## begin DATA

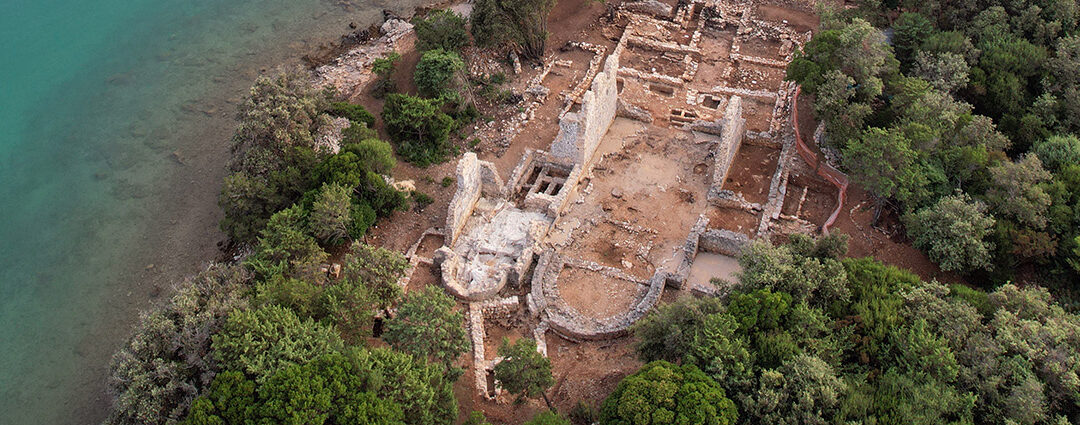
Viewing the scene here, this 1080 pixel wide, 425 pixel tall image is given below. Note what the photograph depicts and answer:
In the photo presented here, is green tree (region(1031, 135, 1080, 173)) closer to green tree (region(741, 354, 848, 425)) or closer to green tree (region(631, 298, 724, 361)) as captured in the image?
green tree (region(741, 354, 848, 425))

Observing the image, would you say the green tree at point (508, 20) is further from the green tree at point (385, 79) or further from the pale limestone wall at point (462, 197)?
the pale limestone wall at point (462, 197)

## end DATA

**TASK:** Reproduce the entire listing above with "photograph" replaced by "picture" and every other word left as it is. Omit the pictures from your answer.

**SOLUTION FOR THIS TASK:**
Viewing the scene here, this 1080 pixel wide, 425 pixel tall image is given below. Note what the picture depicts and answer:
In the photo presented here, is green tree (region(1031, 135, 1080, 173)) closer to green tree (region(741, 354, 848, 425)) or closer to green tree (region(631, 298, 724, 361)) as captured in the image?
green tree (region(741, 354, 848, 425))

Observing the image, would you say the green tree at point (508, 20) is further from the green tree at point (385, 79) or further from the pale limestone wall at point (462, 197)?
the pale limestone wall at point (462, 197)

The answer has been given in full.